• **Task goal**:
Restate word for word the lines from the one containing "Which is further, the" through the end of the listing below, with both ends included.

• **Excerpts from a spatial dataset**:
====
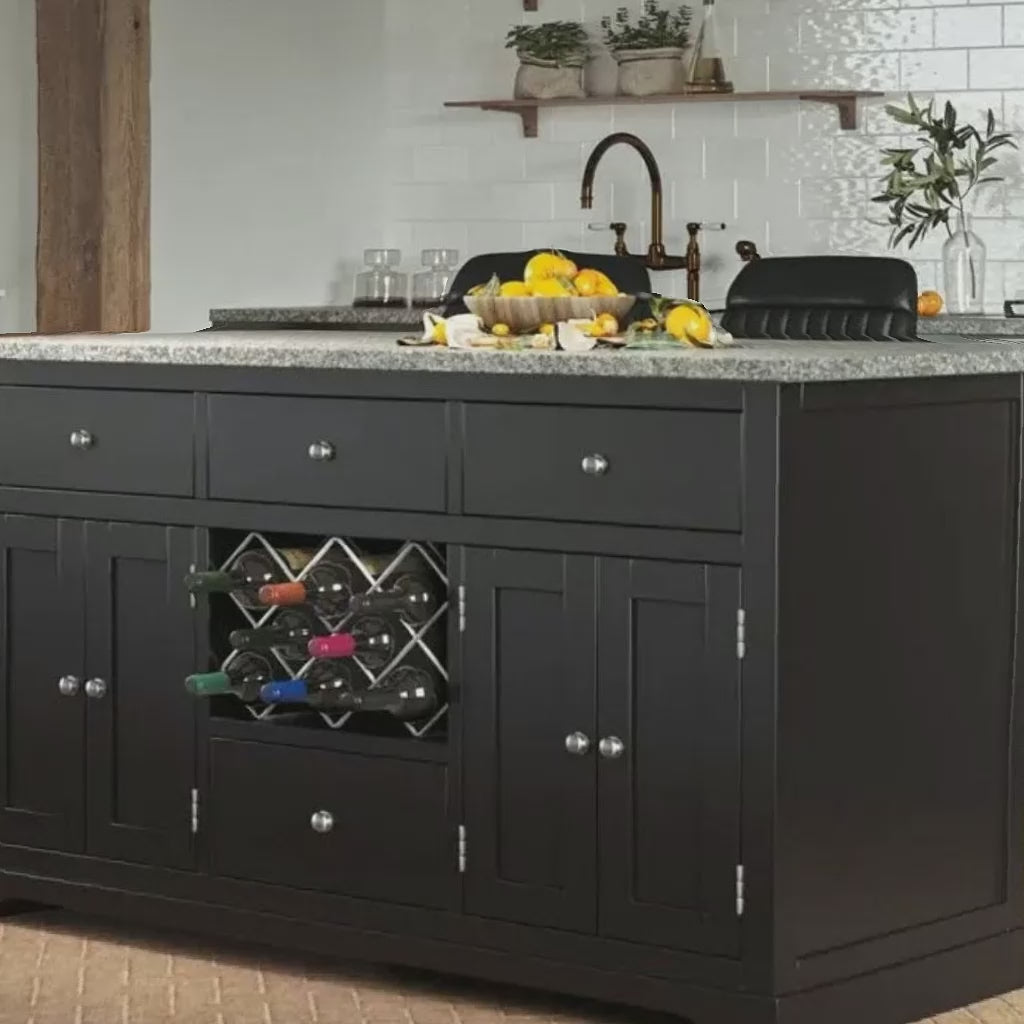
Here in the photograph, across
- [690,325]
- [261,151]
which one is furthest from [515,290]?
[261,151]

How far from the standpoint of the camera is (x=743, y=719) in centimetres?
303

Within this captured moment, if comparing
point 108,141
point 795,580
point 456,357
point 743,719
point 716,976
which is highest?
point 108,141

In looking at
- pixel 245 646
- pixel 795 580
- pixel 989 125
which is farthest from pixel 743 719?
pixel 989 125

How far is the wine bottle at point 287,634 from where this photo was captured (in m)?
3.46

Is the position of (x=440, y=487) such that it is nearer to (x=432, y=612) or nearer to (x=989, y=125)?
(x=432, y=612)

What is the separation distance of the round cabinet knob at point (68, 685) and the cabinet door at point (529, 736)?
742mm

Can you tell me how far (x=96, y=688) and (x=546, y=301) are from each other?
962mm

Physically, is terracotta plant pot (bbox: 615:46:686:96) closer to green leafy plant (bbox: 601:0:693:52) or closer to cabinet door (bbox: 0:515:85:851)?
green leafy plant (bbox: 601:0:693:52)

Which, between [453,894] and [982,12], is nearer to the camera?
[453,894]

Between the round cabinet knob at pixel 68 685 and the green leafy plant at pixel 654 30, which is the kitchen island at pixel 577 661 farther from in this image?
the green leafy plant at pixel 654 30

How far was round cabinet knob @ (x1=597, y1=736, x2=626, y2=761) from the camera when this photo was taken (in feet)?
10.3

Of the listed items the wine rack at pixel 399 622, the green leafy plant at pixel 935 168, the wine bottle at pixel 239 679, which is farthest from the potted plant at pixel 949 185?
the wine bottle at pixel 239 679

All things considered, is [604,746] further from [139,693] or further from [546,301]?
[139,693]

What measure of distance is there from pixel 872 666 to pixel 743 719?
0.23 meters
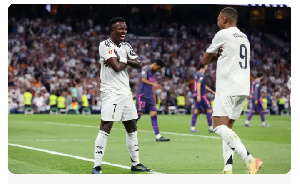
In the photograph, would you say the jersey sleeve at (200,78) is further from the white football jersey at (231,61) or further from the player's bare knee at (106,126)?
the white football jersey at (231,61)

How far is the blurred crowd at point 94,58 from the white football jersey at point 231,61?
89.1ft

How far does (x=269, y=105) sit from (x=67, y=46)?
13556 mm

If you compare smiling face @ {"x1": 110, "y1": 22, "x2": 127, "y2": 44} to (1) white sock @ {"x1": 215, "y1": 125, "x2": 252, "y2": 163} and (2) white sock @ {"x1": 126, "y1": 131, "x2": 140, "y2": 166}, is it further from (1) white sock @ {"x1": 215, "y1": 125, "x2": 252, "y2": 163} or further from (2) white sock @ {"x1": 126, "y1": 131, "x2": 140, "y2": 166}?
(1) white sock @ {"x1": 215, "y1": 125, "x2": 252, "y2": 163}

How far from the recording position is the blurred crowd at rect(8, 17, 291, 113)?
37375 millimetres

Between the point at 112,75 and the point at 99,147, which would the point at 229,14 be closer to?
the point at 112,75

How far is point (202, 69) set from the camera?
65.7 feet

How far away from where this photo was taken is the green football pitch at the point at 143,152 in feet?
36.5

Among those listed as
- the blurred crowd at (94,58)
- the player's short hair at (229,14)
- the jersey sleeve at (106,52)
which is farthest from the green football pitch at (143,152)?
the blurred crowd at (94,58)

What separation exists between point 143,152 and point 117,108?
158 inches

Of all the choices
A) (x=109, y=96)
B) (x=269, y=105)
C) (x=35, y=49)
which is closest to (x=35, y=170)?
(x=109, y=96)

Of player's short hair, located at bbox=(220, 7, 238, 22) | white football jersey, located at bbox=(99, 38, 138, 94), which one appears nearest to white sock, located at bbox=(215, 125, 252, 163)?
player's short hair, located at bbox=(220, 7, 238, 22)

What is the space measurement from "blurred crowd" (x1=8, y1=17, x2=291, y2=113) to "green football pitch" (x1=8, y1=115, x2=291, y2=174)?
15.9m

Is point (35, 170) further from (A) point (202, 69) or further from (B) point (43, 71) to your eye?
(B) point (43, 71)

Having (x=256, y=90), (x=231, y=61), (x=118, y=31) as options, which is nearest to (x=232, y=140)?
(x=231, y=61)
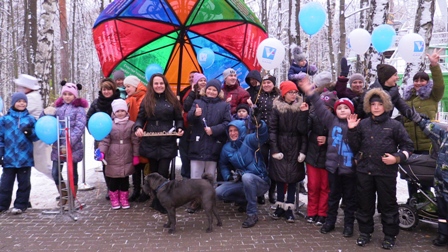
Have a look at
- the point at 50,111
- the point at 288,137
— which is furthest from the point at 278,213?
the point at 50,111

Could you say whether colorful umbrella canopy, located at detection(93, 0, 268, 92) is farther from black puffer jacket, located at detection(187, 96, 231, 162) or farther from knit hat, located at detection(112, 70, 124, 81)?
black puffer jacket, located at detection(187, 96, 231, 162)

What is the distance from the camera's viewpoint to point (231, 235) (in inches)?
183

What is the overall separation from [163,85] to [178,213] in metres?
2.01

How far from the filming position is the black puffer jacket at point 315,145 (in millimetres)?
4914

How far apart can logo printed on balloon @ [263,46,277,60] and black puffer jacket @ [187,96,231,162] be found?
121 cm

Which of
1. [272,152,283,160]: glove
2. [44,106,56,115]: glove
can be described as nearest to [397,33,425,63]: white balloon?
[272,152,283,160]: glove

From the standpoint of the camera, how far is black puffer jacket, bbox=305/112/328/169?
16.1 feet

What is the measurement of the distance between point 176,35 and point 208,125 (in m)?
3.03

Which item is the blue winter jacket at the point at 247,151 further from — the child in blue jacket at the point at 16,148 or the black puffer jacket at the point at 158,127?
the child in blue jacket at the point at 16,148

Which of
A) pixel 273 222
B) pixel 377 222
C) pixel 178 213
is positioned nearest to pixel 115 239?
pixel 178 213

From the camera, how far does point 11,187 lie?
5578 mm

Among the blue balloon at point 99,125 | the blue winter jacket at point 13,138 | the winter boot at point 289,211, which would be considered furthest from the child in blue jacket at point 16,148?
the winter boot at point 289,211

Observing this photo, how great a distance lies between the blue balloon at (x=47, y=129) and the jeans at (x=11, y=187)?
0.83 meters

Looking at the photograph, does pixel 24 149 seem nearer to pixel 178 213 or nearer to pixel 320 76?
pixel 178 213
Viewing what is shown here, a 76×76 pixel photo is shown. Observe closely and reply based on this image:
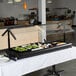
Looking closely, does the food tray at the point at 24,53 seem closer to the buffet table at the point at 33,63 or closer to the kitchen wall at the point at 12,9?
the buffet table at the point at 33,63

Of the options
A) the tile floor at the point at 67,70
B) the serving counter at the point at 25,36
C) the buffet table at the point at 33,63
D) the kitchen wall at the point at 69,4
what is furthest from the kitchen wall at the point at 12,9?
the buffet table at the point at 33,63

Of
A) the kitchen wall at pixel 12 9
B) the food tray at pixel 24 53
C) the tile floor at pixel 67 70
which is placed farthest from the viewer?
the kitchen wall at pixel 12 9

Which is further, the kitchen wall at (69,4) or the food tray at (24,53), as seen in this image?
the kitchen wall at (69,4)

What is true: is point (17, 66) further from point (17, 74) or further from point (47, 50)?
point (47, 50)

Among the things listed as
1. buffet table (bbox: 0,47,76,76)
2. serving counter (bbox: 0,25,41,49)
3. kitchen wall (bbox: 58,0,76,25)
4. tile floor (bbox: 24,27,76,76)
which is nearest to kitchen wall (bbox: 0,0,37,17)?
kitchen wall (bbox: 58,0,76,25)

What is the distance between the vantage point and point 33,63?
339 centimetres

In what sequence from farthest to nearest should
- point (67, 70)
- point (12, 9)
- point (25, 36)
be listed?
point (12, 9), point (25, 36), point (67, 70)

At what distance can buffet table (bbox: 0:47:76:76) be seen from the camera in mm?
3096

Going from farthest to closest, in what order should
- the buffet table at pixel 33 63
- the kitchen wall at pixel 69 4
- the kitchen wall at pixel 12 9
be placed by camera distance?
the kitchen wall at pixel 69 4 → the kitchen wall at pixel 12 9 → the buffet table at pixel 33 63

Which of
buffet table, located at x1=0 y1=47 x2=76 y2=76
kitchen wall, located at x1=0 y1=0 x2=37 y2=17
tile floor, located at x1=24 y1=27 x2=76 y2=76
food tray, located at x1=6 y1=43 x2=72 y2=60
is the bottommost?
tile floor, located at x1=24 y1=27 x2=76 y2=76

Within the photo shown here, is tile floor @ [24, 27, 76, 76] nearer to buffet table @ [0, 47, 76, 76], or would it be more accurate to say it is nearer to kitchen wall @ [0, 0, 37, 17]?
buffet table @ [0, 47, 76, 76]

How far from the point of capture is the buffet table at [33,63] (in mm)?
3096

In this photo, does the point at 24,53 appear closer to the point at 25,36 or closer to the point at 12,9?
====
• **Solved exercise**:
Which is further, the kitchen wall at (69,4) or the food tray at (24,53), as seen in this image?
the kitchen wall at (69,4)

What is true: is point (17, 66) further from point (17, 74) or further from point (47, 50)?
point (47, 50)

Among the things listed as
1. buffet table (bbox: 0,47,76,76)
2. serving counter (bbox: 0,25,41,49)
3. kitchen wall (bbox: 58,0,76,25)
4. tile floor (bbox: 24,27,76,76)
which is nearest to kitchen wall (bbox: 0,0,37,17)?
kitchen wall (bbox: 58,0,76,25)

What is the distance between the vantage point and point 33,63?
339 centimetres

In what sequence from farthest to nearest should
- point (67, 70)
- point (12, 9)
- point (25, 36)
be listed?
point (12, 9), point (25, 36), point (67, 70)

At what distance can buffet table (bbox: 0:47:76:76) be seen from the camera in mm?
3096

Going from farthest to closest, in what order should
- the buffet table at pixel 33 63
- the kitchen wall at pixel 69 4
- the kitchen wall at pixel 12 9
be placed by camera distance?
the kitchen wall at pixel 69 4 → the kitchen wall at pixel 12 9 → the buffet table at pixel 33 63

Which of
buffet table, located at x1=0 y1=47 x2=76 y2=76
kitchen wall, located at x1=0 y1=0 x2=37 y2=17
tile floor, located at x1=24 y1=27 x2=76 y2=76
food tray, located at x1=6 y1=43 x2=72 y2=60
is the bottommost?
tile floor, located at x1=24 y1=27 x2=76 y2=76

Within the photo shown here, is tile floor @ [24, 27, 76, 76] nearer to buffet table @ [0, 47, 76, 76], or would it be more accurate to say it is nearer to kitchen wall @ [0, 0, 37, 17]?
buffet table @ [0, 47, 76, 76]

How far from the point of capture is the buffet table at [33,63] (in mm)?
3096

In this photo, does the point at 24,53 appear closer to the point at 25,36 or closer to the point at 12,9?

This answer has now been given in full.